Increase in entropy when a solid melts

In thermodynamics, the entropy of fusion is the increase in entropy when melting a solid substance. This is almost always positive since the degree of disorder increases in the transition from an organized crystalline solid to the disorganized structure of a liquid; the only known exception is helium. It is denoted as $\Delta S_{\text{fus}}$ and normally expressed in joules per mole-kelvin, J/(mol·K).

A natural process such as a phase transition will occur when the associated change in the Gibbs free energy is negative.
$\Delta G_{\text{fus}} = \Delta H_{\text{fus}} - T \times \Delta S_{\text{fus}} < 0,$
where $\Delta H_\text{fus}$ is the enthalpy of fusion.
Since this is a thermodynamic equation, the symbol $T$ refers to the absolute thermodynamic temperature, measured in kelvins (K).

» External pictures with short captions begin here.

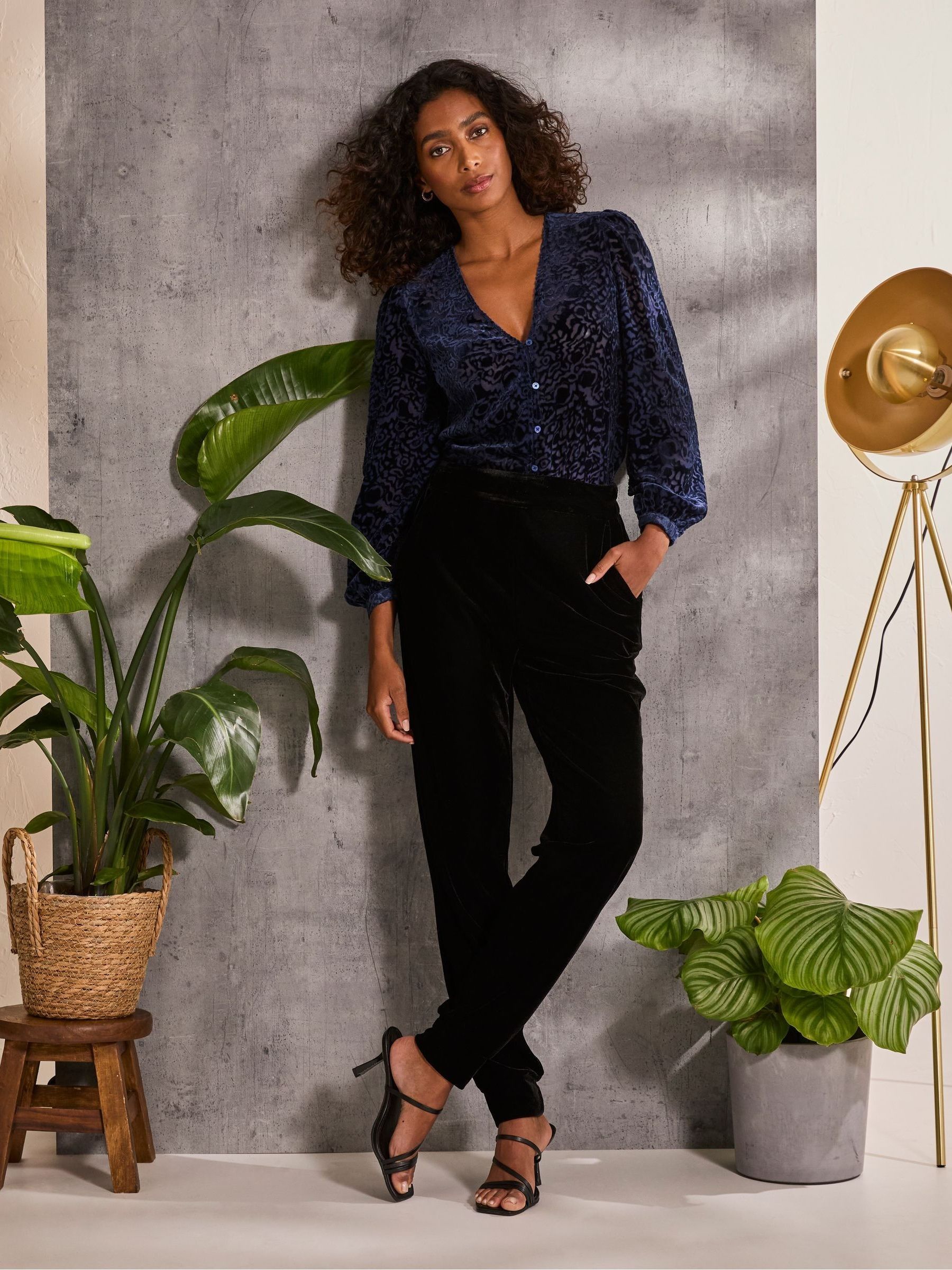 Joelle Blue Burnout Blouse - Image 1 of 6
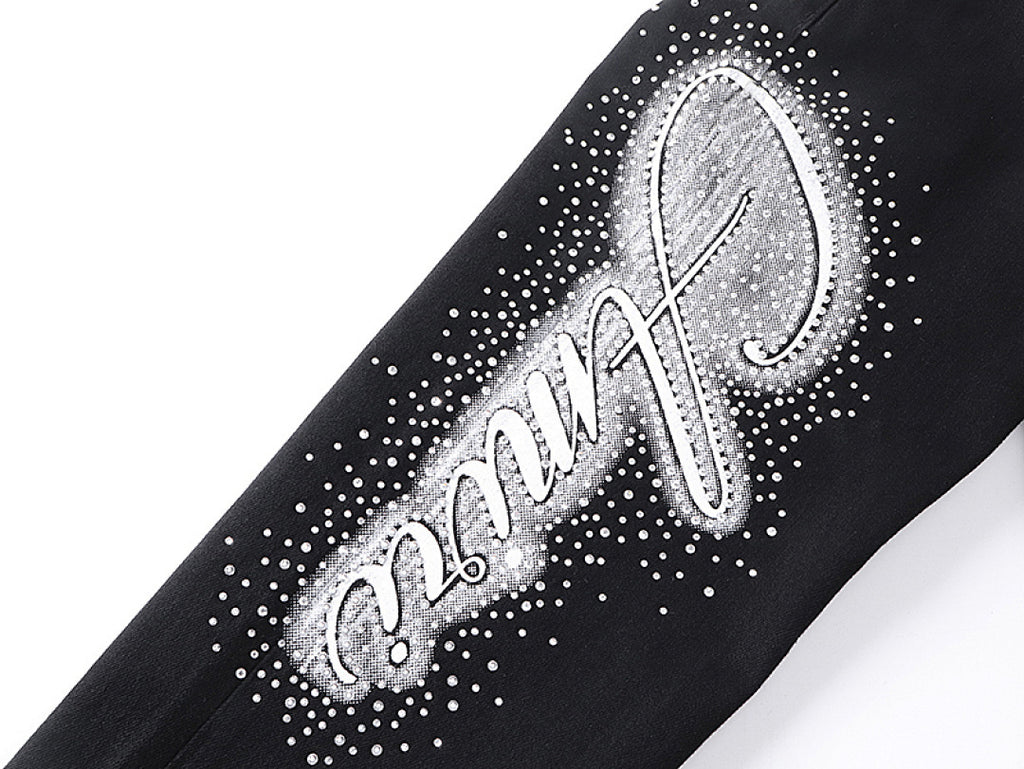 Amiri rhinestone-embellished black jeans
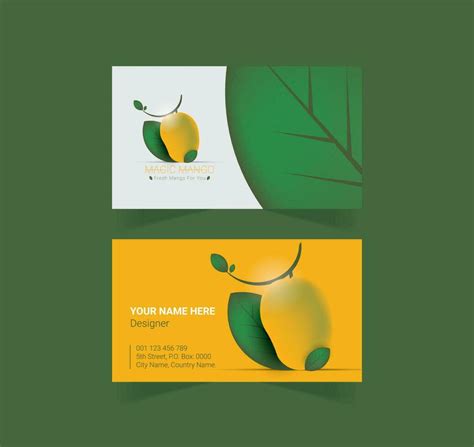 Mango Shop Business Card Design Visiting Card Design 24057452 Vector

Equilibrium occurs when the temperature is equal to the melting point $T = T_f$ so that
$\Delta G_{\text{fus}} = \Delta H_{\text{fus}} - T_f \times \Delta S_{\text{fus}} = 0,$
and the entropy of fusion is the heat of fusion divided by the melting point:
 $\Delta S_{\text{fus}} = \frac {\Delta H_{\text{fus}}} {T_f}$

==Helium==
Helium-3 has a negative entropy of fusion at temperatures below 0.3 K. Helium-4 also has a very slightly negative entropy of fusion below 0.8 K. This means that, at appropriate constant pressures, these substances freeze with the addition of heat.